TARC is comprised of nearly 700 teams nationwide with participants in grades seven through twelve.
The Redwood Rocketry Team, also known as Alpha Strike Force, is comprised of juniors Max Lukianchikov, Isaac Perper, Matt Ross, Danny Geitheim, Andy Ehrenberg, and Zack Kopstein.
To qualify for the National Finals this year, each team had three official launches to build and fly a rocket carrying a raw egg as close to 800 feet as possible and then return the egg uncracked to the ground in 46-48 seconds.
According to the TARC website, a new requirement this year stated that the rocket had to separate during flight, and the motor and the egg had to return to the ground detached from one another in separate pieces of the rocket.

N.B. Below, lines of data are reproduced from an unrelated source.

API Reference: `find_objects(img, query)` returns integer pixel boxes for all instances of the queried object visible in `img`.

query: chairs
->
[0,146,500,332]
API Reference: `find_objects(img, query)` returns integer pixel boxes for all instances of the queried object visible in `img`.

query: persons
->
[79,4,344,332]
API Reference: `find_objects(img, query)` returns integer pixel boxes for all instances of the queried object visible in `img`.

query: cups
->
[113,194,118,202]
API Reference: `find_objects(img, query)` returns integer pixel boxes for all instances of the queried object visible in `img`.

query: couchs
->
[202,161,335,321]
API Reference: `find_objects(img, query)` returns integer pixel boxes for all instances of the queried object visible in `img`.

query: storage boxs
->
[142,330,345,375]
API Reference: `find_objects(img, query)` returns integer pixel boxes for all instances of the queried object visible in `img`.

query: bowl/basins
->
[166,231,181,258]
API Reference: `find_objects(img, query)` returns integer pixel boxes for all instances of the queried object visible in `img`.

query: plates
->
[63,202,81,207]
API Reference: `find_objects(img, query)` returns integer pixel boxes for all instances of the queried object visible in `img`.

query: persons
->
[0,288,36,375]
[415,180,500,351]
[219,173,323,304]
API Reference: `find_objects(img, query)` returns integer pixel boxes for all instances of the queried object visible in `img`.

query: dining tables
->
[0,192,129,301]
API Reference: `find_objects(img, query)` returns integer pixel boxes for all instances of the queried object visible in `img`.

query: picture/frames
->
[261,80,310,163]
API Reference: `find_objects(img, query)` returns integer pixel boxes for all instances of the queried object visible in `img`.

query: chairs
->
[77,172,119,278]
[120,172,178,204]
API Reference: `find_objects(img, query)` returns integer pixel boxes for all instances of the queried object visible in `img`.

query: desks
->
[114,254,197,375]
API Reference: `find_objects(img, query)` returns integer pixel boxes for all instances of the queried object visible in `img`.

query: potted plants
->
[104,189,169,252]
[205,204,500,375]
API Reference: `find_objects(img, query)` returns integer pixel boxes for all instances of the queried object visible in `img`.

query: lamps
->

Each team was allowed to launch their rocket as many times as they wanted for practice, but they had to declare two or three launches as “official” prior to take off. After an initial official launch that Lukianchikov said went poorly, the team completed two more successful official launches at Moffett Field on Sunday, March 29.
“Our second qualifying flight went really, really well,” Lukianchikov said. “It got to 790 feet and it was perfect timing, and then the third one was 801 and we were a second and a half off.”
The scores from each team’s top two official launches were averaged to give their overall score, and the remaining launch was discarded.
Before the competition in May, Kopstein said the team will just have to continue practicing.
“The first launch at Nationals is exactly the same as these ones,” Kopstein said. “Seventy-five teams go home after the first launch, and the top 25 who did well on the first launch go to a second launch and that one’s different. The altitude is 775 feet and the flight time’s a little different.”
Kopstein said if they place in the top 25 teams, they will have to add extra weight on to their rocket to make the flight height closer to 775 feet. Lukianchikov added that, at Nationals, they will not have any time to practice before their official launch.
“We just need to figure out how to launch it first time without any practice and get it as close to 800 feet as possible,” Lukianchikov said.
According to the TARC website, top placing teams at Nationals will split over $60,000 in cash, and the first place team will travel to France to compete in the International Rocketry Challenge in June.
The Redwood Rocketry Team hopes to place in the top ten teams at Nationals and also hopes to win the Best Dressed category, according to Lukianchikov.